__GIVEN PROBLEM A__:
Can you gather every line of the records below that contains the word "nearest" and copy each line out?
— BEGIN SELECTED EXTRACT —
Python Forum
itertools and amazing speed - Printable Version

+- Python Forum (https://python-forum.io)
+-- Forum: Python Coding (https://python-forum.io/forum-7.html)
+--- Forum: General Coding Help (https://python-forum.io/forum-8.html)
+--- Thread: itertools and amazing speed (/thread-38628.html)



itertools and amazing speed - Pedroski55 - Nov-07-2022

From the thread about getting random sets of image names we had 24 image names:

images = ['im1', 'im2', 'im3', 'im4', 'im5', 'im6', 'im7', 'im8',
'im9', 'im10', 'im11', 'im12', 'im13', 'im14', 'im15',
'im16', 'im17', 'im18','im19','im20','im21','im22','im23','im24']

Something funny is going on with itertools:

If I do this:

perm_set = itertools.permutations(images,9)
This completes in the time it takes to press and release the enter key.

There are n!/(n-r)! permutations for any given n and r.

Set n = 24, r = 9, we have 24!/15! = 474 467 051 520 permutations.

Has my computer really created nearly 500 trillion 9-string tuples in milliseconds? Seems unlikely!

I don't know what goes on behind the scenes in Python, I believe a lot of modules are written in C, but that still seems extremely fast!

My laptop is fast with 2 Ryzen R7 processors, but that beggars belief!

Has it really made 500 trillion tuples? Has itertools created a generator and nothing else??


RE: itertools and amazing speed - ndc85430 - Nov-07-2022

Yes, per the documentation for the module, the functions return iterators.


RE: itertools and amazing speed - deanhystad - Nov-07-2022

perm_set is a permutations object, a generator like object that creates results on demand. To see how long this takes you could ask for a list. I doubt you have enough memory.
perm_set = list(itertools.permutations(images,9))
That an itertools.permutations object is a generator is mentioned in the documentation when they say permutations is "roughly equivalent to"
— END SELECTED EXTRACT —
— BEGIN ENTRIES PROVIDED —
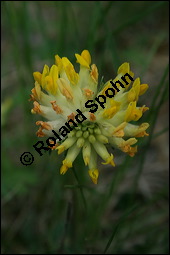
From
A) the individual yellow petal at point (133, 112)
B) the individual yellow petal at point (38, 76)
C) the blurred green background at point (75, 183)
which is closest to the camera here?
the individual yellow petal at point (133, 112)

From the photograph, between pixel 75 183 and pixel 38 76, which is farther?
pixel 75 183

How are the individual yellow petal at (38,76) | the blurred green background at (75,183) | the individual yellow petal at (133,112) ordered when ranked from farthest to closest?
the blurred green background at (75,183) → the individual yellow petal at (38,76) → the individual yellow petal at (133,112)

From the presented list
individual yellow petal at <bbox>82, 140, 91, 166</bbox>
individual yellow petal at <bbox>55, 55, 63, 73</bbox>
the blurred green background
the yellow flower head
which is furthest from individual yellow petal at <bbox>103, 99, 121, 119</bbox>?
the blurred green background

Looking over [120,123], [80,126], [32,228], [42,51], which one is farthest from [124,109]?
[42,51]

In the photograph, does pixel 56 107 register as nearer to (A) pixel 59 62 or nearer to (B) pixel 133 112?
(A) pixel 59 62

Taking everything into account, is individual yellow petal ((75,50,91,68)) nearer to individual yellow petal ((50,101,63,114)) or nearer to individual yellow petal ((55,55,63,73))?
individual yellow petal ((55,55,63,73))

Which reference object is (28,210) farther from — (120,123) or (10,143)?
(120,123)

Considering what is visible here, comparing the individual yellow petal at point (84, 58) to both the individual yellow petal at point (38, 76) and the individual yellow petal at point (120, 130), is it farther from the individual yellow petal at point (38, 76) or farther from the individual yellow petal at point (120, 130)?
the individual yellow petal at point (120, 130)

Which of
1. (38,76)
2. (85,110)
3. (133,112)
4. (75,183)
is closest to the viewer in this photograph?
(133,112)

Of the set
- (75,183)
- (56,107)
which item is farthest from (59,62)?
(75,183)

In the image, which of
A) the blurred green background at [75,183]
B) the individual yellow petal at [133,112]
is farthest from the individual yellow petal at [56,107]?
the blurred green background at [75,183]
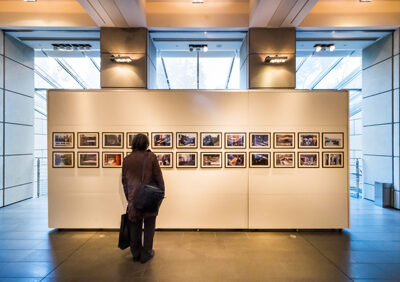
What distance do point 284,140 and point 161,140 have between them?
291 centimetres

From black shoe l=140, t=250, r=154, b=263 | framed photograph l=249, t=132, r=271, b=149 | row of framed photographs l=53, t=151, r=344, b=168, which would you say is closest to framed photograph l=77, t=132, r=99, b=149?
row of framed photographs l=53, t=151, r=344, b=168

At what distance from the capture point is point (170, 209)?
4.80 metres

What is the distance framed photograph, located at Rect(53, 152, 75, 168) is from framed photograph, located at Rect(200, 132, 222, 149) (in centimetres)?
306

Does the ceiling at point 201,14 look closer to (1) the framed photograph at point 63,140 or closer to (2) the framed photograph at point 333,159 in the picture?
(1) the framed photograph at point 63,140

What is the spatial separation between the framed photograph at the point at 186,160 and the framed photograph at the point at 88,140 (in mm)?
1929

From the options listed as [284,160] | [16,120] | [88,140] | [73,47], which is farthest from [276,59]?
[16,120]

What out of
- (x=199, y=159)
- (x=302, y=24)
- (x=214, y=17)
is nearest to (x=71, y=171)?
(x=199, y=159)

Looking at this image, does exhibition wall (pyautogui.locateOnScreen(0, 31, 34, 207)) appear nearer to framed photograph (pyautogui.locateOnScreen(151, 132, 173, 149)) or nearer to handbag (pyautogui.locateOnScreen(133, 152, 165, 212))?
framed photograph (pyautogui.locateOnScreen(151, 132, 173, 149))

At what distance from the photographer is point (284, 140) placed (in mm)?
4832

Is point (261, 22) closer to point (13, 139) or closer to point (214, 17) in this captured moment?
point (214, 17)

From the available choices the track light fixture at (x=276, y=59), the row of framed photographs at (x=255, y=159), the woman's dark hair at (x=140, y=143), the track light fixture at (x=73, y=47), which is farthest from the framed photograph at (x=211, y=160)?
the track light fixture at (x=73, y=47)

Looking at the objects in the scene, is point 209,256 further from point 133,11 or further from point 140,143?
point 133,11

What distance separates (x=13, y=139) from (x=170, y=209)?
612 cm

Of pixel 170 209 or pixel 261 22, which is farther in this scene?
pixel 261 22
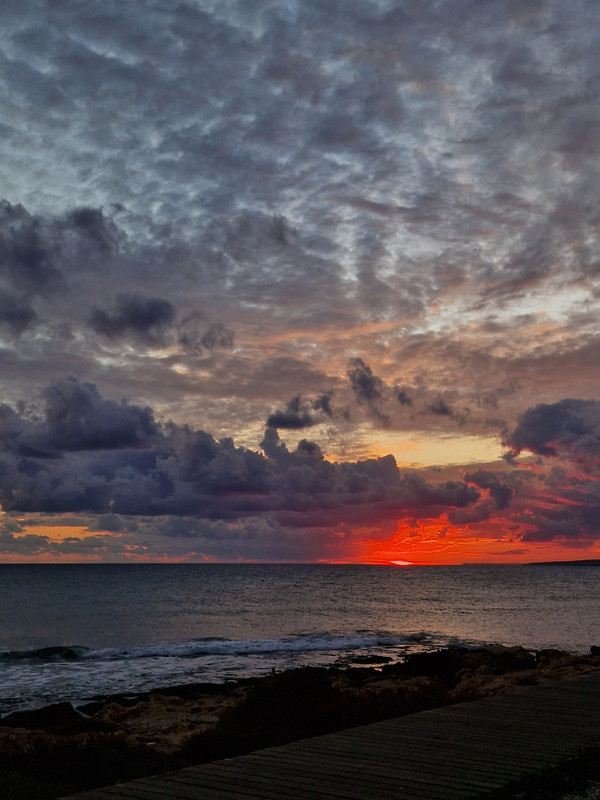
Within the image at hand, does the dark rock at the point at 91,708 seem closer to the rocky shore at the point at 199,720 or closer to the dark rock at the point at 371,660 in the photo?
the rocky shore at the point at 199,720

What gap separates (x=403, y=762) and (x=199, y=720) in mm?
11793

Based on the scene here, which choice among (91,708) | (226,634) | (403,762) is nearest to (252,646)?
(226,634)

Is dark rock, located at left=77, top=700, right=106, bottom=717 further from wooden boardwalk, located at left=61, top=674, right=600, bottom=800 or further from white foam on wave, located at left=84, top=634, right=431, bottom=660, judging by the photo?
white foam on wave, located at left=84, top=634, right=431, bottom=660

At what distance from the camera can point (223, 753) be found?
37.0 ft

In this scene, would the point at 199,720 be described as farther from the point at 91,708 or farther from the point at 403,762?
the point at 403,762

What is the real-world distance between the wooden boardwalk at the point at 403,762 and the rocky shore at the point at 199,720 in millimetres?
2216

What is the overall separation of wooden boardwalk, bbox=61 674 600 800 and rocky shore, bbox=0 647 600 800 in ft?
7.27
— END ENTRIES PROVIDED —
__GIVEN PROBLEM B__:
From the itertools thread above, output the passage that begins with the words "Something funny is" and stops after the words "given n and r.", copied word for word.

__TASK OUTPUT A__:
is nearest to (x=71, y=171)?
Based on the scene here, which choice among (91,708) | (226,634) | (403,762) is nearest to (252,646)?

__TASK OUTPUT B__:
Something funny is going on with itertools:

If I do this:

perm_set = itertools.permutations(images,9)
This completes in the time it takes to press and release the enter key.

There are n!/(n-r)! permutations for any given n and r.